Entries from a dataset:
▼▼▼

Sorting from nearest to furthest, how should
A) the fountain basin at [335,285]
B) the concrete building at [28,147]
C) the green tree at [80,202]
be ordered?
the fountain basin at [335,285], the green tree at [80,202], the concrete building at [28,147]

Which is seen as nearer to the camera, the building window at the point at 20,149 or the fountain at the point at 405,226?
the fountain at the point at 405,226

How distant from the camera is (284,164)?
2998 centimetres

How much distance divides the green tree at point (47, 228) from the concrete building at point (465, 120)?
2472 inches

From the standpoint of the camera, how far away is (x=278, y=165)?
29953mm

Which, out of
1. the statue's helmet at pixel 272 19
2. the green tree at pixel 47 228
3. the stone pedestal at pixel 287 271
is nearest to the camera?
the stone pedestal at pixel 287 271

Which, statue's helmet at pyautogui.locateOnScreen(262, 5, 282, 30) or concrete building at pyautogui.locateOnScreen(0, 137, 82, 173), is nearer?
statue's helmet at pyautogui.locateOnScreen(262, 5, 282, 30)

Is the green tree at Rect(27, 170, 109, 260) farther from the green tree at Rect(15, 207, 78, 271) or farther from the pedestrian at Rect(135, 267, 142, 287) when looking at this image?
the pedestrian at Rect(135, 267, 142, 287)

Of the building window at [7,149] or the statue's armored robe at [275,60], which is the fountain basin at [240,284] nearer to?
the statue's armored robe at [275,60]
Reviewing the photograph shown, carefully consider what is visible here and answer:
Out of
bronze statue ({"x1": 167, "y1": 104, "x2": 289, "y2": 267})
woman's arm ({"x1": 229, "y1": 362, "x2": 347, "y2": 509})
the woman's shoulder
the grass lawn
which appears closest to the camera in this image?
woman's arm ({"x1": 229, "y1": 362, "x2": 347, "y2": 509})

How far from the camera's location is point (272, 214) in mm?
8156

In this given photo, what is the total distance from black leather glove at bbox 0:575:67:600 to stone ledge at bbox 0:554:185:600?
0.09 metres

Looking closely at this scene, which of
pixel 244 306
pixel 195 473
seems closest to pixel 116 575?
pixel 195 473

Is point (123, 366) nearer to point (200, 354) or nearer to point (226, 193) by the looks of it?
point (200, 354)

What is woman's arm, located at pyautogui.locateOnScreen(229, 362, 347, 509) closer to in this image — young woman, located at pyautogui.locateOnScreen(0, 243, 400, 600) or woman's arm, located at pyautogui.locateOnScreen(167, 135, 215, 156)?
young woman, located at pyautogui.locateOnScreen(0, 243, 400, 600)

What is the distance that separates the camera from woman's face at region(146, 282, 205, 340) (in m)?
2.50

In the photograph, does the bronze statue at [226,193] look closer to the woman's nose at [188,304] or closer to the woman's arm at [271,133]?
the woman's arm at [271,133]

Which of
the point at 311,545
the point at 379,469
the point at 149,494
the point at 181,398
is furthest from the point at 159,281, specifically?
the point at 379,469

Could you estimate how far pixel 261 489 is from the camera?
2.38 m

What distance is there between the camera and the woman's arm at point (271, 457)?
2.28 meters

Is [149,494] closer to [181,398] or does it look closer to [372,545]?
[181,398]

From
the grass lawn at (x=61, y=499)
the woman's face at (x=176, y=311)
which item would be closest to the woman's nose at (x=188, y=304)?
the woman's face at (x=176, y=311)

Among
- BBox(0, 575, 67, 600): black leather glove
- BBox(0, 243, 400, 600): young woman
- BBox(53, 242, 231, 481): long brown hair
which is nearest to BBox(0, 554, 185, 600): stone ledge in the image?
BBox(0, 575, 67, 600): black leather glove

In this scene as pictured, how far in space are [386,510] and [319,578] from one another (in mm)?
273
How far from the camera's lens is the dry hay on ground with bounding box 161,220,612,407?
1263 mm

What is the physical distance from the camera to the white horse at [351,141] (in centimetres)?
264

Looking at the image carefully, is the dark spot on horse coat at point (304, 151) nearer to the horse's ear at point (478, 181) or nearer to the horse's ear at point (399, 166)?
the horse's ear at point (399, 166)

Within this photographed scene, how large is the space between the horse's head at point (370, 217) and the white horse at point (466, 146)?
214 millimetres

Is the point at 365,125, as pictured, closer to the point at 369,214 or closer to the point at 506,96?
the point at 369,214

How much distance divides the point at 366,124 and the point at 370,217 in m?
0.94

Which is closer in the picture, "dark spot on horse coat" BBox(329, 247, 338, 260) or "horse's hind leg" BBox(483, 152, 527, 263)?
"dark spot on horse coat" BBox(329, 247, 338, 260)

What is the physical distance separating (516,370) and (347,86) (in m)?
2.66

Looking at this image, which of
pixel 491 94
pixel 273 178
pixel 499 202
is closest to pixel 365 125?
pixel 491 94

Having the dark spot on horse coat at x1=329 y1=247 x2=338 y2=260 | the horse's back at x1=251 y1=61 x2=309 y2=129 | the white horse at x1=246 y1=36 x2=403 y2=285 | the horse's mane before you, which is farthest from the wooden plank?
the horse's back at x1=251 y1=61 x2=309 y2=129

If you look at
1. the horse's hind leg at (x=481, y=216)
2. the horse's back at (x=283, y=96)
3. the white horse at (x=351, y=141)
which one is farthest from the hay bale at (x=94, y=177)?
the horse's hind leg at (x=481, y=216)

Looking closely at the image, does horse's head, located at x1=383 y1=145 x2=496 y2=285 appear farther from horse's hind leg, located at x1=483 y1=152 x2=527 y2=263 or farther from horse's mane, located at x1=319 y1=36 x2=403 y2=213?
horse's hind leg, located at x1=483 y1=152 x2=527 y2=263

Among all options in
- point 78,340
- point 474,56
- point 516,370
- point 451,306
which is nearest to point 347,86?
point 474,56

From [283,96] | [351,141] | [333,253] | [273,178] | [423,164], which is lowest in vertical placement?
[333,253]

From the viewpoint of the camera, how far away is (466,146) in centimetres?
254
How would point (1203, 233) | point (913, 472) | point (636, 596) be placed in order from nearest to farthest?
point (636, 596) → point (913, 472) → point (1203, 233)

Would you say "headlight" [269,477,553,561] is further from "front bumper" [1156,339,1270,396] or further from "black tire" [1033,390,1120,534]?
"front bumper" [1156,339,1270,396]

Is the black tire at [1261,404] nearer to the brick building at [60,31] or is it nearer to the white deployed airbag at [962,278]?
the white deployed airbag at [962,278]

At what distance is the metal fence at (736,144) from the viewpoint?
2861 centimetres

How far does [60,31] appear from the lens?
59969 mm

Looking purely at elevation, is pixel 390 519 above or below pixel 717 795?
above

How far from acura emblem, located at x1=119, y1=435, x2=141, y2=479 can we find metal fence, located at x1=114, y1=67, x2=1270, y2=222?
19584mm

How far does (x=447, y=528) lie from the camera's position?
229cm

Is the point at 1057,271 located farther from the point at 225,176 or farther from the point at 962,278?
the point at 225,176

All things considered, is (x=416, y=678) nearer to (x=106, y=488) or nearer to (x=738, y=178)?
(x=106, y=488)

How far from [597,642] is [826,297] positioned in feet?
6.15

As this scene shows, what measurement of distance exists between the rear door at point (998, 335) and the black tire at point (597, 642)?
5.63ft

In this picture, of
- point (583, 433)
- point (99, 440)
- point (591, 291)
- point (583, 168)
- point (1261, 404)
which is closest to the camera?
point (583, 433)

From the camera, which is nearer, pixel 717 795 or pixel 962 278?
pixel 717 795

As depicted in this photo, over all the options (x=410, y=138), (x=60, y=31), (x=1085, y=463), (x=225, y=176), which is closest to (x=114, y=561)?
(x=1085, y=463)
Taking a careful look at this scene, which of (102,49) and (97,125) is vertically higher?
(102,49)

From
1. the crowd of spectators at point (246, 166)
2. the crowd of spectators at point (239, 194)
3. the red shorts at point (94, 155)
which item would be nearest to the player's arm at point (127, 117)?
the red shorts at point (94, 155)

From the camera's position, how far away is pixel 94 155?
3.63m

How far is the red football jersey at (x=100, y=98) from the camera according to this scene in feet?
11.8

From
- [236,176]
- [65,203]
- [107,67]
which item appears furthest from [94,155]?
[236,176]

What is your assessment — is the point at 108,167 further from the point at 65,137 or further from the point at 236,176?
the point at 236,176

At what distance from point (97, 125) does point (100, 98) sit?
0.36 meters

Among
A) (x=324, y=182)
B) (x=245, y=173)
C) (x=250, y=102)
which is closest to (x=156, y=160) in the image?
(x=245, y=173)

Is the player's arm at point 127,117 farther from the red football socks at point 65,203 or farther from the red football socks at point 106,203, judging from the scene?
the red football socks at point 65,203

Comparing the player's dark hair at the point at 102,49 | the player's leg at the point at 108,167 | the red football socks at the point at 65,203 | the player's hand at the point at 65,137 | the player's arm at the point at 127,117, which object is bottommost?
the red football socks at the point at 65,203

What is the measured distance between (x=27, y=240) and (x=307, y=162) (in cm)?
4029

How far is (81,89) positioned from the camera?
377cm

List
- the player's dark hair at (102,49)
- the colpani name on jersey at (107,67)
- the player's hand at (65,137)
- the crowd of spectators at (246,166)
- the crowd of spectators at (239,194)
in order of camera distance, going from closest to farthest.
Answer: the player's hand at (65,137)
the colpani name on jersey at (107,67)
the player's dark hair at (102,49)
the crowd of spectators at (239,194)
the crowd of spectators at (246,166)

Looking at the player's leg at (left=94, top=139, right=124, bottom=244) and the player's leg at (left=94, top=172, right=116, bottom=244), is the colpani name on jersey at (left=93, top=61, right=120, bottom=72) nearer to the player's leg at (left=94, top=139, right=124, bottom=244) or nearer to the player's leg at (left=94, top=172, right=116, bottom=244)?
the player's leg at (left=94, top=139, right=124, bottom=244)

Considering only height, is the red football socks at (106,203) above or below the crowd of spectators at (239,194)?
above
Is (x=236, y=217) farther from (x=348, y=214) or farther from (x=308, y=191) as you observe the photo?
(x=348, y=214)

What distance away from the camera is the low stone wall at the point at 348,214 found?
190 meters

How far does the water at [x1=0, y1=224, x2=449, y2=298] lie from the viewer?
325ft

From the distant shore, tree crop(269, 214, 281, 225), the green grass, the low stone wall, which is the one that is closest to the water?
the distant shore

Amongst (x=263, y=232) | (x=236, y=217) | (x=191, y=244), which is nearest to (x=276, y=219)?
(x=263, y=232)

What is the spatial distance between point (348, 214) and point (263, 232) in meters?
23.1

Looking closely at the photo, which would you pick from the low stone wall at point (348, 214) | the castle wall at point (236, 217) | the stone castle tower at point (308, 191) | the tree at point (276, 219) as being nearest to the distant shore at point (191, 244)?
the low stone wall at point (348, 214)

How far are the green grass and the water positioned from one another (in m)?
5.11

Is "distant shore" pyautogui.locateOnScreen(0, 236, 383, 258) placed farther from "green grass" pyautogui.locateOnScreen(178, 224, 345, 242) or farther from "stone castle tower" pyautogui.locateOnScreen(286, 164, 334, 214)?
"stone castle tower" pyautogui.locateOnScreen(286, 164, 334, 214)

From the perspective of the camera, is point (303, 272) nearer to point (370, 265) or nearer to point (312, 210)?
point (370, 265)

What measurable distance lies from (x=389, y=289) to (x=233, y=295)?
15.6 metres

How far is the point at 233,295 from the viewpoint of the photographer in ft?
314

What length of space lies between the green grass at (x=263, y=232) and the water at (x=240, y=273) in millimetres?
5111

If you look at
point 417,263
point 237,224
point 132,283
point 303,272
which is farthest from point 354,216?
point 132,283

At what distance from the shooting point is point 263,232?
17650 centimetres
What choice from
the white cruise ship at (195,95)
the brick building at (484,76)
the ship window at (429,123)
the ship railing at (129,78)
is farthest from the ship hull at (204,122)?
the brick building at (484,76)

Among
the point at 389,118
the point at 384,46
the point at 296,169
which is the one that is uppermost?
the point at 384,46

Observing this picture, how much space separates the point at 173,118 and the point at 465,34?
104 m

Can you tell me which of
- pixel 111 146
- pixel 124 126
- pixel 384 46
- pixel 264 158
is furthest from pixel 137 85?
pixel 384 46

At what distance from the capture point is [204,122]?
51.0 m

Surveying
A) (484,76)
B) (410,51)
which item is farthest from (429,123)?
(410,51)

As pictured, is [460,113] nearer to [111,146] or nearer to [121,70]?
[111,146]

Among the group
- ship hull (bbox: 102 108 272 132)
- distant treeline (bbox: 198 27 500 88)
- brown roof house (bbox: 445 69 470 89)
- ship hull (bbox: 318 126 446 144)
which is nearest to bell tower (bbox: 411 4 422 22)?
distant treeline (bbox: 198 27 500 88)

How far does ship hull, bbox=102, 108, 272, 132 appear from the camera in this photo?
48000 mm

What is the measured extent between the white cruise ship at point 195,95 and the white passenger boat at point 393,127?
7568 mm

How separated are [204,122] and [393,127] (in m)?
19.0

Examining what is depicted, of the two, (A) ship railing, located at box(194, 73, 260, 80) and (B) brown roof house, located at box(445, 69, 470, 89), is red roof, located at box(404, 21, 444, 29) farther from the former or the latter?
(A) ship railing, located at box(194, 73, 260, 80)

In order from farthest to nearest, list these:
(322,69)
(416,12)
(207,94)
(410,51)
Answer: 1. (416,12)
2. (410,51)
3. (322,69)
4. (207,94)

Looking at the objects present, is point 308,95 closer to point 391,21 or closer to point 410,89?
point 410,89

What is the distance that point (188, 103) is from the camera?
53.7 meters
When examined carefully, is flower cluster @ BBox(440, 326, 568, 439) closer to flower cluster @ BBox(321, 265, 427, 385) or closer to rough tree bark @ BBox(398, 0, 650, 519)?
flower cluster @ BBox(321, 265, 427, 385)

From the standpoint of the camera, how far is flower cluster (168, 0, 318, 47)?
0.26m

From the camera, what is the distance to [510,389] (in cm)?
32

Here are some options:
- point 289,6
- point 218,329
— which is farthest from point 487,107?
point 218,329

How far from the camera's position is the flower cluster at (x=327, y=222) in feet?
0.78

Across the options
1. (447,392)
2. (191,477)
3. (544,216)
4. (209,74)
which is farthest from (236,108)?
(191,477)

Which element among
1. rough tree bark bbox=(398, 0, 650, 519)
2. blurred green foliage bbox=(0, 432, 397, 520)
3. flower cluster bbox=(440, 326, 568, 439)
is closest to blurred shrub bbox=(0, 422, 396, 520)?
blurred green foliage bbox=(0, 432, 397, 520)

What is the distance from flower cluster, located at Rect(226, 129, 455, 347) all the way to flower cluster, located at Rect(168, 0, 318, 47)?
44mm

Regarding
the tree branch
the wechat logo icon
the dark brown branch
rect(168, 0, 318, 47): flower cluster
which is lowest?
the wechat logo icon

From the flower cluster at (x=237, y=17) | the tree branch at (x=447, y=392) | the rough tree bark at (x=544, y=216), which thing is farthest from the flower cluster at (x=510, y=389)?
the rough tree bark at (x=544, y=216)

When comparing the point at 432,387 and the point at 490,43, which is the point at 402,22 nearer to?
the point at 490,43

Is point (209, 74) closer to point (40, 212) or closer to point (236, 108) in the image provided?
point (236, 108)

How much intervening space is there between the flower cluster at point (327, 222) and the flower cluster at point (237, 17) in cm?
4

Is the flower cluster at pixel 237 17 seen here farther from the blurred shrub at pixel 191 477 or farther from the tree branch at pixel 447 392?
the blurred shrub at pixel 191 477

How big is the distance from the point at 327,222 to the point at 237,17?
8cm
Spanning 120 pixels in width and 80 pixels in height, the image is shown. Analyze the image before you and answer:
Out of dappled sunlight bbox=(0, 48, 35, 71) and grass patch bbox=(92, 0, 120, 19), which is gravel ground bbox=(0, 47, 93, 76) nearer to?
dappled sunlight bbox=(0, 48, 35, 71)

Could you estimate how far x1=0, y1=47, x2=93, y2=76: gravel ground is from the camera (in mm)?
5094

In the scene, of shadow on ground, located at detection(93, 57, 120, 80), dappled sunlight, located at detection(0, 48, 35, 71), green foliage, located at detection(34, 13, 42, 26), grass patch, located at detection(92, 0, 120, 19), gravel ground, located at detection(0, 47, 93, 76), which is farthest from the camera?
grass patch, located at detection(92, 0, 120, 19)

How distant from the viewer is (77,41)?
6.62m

▲▲▲

> TASK INSTRUCTIONS
Convert the lines above, from the one containing "Is the flower cluster at pixel" through the end of the rows (both ends included), into a JSON list of strings with one string per line and blank lines omitted.

> WRITTEN REPLY
[
  "Is the flower cluster at pixel 237 17 seen here farther from the blurred shrub at pixel 191 477 or farther from the tree branch at pixel 447 392?",
  "the blurred shrub at pixel 191 477",
  "How big is the distance from the point at 327,222 to the point at 237,17?",
  "8cm",
  "Spanning 120 pixels in width and 80 pixels in height, the image is shown. Analyze the image before you and answer:",
  "Out of dappled sunlight bbox=(0, 48, 35, 71) and grass patch bbox=(92, 0, 120, 19), which is gravel ground bbox=(0, 47, 93, 76) nearer to?",
  "dappled sunlight bbox=(0, 48, 35, 71)",
  "Could you estimate how far x1=0, y1=47, x2=93, y2=76: gravel ground is from the camera (in mm)?",
  "5094",
  "In the scene, of shadow on ground, located at detection(93, 57, 120, 80), dappled sunlight, located at detection(0, 48, 35, 71), green foliage, located at detection(34, 13, 42, 26), grass patch, located at detection(92, 0, 120, 19), gravel ground, located at detection(0, 47, 93, 76), which is farthest from the camera?",
  "grass patch, located at detection(92, 0, 120, 19)",
  "How distant from the viewer is (77,41)?",
  "6.62m"
]